Ankara’da konuşulan iki senaryo böyle. Sizi bilmem ama ben ikinciyi senaryoyu tuttum. İşin sonu oraya varacak gibi…
EYT’yi kim çıkardı?
Çalışma hayatının en zorlu meselelerinden EYT artık tarih oldu. Geriye “EYT sorununu kim çözdü?” tartışması kaldı.
Marmaray’ı Ecevit’in yaptığını savunan muhalefet tam da beklendiği gibi “EYT’yi de ben çözdüm” diyor! Lafı hiç uzatmadan hakkı teslim edelim. Türkiye’nin EYT meselesi ile tanışması MHP’nin 28 Ocak 2011 tarihli Seçim Beyannamesi ile oldu. O güne kadar EYT diye bir kavram hayatımızda yoktu. MHP’nin 2015 ve 2018 beyannamelerinde de “EYT’yi çözme” vaadi yer aldı.
18 Ocak 2013’te MHP Mersin Milletvekili Ali Öz…
20 Haziran 2016’da MHP İstanbul Milletvekili Arzu Erdem…
2 Kasım 2017, 21 Aralık 2017 ve 1 Ekim 2018 tarihlerinde ise MHP Manisa Milletvekili Erkan Akçay, EYT’lilerle ilgili kanun tekliflerini TBMM gündemine sundu.
EYT’yi bir sorun olmaktan çıkaran ise Recep Tayyip Erdoğan oldu.

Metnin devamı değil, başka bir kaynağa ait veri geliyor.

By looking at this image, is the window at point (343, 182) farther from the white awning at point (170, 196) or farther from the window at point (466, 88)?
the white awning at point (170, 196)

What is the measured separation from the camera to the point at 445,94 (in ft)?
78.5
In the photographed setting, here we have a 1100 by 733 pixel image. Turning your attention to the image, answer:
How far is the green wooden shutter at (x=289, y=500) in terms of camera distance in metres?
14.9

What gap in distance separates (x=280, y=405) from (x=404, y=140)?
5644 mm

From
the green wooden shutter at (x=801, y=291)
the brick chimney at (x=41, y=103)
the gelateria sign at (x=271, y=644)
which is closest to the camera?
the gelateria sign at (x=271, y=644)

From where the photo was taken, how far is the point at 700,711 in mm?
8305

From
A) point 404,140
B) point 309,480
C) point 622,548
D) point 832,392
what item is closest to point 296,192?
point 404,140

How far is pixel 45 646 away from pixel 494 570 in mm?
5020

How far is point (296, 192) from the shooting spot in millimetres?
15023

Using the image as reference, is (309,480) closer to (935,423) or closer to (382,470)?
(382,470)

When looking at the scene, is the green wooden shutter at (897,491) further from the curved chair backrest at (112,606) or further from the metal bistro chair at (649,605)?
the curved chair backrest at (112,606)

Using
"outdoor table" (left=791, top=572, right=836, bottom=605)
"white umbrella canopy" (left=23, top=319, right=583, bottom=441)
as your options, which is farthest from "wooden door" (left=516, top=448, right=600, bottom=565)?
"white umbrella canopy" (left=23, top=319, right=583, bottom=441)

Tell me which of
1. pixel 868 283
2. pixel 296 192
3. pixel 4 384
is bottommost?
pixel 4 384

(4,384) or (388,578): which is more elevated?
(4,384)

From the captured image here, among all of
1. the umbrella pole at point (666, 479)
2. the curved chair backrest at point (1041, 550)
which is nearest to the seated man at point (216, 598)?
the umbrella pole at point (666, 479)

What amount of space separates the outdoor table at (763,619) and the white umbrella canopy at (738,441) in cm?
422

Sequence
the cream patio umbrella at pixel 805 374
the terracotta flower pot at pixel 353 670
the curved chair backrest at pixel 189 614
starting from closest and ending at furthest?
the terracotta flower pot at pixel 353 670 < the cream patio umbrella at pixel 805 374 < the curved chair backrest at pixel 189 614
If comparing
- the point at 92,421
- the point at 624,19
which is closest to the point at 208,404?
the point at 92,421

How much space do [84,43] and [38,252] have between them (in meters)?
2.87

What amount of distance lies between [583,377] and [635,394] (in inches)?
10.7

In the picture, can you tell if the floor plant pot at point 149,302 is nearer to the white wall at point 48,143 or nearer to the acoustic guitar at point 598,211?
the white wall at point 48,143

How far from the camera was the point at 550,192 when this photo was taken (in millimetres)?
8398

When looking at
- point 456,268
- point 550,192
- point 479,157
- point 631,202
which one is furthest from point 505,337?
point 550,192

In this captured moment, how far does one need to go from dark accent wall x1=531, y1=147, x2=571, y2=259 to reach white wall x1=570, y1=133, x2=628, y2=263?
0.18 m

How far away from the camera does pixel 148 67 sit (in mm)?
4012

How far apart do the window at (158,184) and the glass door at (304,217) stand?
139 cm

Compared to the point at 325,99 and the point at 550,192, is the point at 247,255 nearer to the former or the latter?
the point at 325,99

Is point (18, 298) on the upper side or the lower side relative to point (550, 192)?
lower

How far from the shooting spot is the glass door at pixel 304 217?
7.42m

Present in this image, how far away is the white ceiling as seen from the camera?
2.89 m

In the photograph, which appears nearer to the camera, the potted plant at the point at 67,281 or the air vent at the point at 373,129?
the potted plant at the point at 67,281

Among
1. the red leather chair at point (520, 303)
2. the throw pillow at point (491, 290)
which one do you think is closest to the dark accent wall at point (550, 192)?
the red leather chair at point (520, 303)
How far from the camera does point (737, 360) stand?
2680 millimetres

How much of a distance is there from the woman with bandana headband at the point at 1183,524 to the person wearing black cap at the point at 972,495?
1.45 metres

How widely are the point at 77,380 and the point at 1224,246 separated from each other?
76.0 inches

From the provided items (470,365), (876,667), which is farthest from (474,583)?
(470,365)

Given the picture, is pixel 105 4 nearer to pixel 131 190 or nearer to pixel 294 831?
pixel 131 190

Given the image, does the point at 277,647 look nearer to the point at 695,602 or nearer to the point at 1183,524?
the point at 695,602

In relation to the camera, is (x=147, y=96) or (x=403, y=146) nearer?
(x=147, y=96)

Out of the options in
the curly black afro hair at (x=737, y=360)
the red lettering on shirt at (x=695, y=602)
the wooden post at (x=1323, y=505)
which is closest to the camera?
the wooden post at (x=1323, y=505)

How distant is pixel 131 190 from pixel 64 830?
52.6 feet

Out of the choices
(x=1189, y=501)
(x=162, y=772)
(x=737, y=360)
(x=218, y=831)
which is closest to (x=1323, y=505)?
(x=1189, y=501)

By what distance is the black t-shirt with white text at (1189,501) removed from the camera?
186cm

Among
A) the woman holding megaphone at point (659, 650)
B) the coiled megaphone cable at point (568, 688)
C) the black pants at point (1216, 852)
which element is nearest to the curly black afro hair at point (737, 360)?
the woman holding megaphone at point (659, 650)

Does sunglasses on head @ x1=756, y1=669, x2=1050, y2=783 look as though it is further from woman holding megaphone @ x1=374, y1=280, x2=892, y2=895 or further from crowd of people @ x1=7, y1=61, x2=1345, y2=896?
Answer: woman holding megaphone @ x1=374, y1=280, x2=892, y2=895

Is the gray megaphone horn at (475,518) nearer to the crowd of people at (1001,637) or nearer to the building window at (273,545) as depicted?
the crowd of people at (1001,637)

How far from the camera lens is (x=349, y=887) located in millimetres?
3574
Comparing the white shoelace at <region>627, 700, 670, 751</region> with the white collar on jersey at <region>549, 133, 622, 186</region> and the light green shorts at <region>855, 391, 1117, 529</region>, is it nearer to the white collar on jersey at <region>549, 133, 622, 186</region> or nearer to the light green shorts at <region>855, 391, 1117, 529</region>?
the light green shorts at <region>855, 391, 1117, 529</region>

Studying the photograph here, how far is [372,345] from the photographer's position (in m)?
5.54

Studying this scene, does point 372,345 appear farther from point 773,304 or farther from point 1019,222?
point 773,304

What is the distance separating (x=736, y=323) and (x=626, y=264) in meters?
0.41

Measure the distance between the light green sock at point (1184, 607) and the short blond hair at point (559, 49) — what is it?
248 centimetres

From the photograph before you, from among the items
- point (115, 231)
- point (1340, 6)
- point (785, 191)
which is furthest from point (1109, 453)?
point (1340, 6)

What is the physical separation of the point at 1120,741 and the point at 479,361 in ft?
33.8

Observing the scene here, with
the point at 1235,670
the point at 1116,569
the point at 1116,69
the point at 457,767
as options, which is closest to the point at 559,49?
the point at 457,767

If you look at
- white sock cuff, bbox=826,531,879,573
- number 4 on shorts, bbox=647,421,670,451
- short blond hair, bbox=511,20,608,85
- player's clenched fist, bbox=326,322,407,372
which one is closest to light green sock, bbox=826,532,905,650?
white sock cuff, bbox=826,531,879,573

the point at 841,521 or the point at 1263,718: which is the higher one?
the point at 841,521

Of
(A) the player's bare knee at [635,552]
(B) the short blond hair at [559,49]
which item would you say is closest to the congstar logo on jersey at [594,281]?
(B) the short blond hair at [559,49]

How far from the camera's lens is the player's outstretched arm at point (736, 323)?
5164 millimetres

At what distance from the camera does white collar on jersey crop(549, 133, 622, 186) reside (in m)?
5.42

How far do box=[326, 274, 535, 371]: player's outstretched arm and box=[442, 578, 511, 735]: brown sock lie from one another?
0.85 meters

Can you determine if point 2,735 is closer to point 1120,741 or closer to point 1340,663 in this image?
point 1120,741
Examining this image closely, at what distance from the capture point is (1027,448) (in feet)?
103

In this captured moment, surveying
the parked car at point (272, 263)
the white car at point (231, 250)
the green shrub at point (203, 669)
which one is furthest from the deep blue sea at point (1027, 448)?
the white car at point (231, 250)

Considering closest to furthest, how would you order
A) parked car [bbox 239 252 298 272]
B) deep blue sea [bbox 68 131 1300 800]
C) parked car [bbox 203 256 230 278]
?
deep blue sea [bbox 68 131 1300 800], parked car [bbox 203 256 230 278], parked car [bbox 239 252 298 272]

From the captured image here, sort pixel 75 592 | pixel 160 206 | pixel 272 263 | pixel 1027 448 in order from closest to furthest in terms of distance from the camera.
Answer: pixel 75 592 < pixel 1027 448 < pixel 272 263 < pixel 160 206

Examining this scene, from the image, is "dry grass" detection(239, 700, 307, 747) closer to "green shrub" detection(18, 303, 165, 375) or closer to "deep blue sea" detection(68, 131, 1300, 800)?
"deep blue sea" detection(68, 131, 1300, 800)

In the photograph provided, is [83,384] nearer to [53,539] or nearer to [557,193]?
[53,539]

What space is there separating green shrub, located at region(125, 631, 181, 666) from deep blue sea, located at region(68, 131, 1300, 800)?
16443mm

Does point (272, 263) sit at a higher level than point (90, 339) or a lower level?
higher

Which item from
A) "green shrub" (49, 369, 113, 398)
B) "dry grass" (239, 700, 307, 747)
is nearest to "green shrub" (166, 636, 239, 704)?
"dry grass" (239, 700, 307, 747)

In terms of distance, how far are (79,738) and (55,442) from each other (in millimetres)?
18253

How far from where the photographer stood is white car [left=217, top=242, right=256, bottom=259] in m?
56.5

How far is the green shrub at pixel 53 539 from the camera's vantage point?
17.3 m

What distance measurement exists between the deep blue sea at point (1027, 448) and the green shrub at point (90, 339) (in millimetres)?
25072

Tıpkı geçmiş iktidarların çalışanların sırtına yüklediği Zorunlu Tasarruf ve Konut Edindirme Yardımı garabetlerinde olduğu gibi.
Muhalefetin konuyu sürekli gündemde tutması elbette kıymetlidir. Ama EYT’yi ilk kez gündeme getiren MHP, çözen de AK Parti’dir. EYT meselesinin kısa özeti budur.
Dediği öğrenildi gazeteciliği
Ekrem İmamoğlu medyası ısrarla “Ahmak Davası” adını verdikleri davayla ilgili stratejisini eski hâkim Hüseyin Zengin üzerine kuruyor. Zengin’in İmamoğlu’na ceza vermeye yanaşmadığı için sürüldüğü yalanından sonra dün de eski hâkime “Biz istinafı ayarladık. Tüm istinafların başkanı M.B cezayı onaylatacak. Yargıtay sürecini de çözmeye çalışıyoruz” denildiğini iddia ettiler!
Peki, doğruysa büyük bir skandal olan bu iddiaların kaynağı ne? Ya da kim? Orası belli değil! Bu tip haberlerde kullandıkları “Dediği öğrenildi” diye bir kalıp var. Onu yazınca istediğin yalanı meşrulaştırmış oluyorsun.
Oysa ortada okuyucudan sır sakladıkları bir gerçek var. “Sürüldü”, “Üzerinde baskı kuruldu” dedikleri hâkim hakkında İmamoğlu tam üç kez “Reddi Hakim” talebinde bulundu! İmamoğlu’nun avukatı Kemal Polat’ın, 29 Mart 2022, 19 Nisan 2022 ve 21 Nisan 2022 tarihli dilekçelerle üç kez reddihâkim talebi var.
Karar aleyhlerine çıkınca aslında istemedikleri hâkimi kahramanlaştırmaya ve kendilerine buradan bir mağduriyet hikâyesi çıkarmaya çalışıyorlar. Bu haberleri yapanlar İmamoğlu’na “Sürüldüğünü iddia ettiğiniz hâkim hakkında neden üç kez reddihâkim talebinde bulundunuz” diye sormuyor! Bunu sormayı akıl edemiyor! Neden acaba? Bu ayrıntıyı bilmemeleri mümkün mü? Tabii ki değil. Dertleri başka.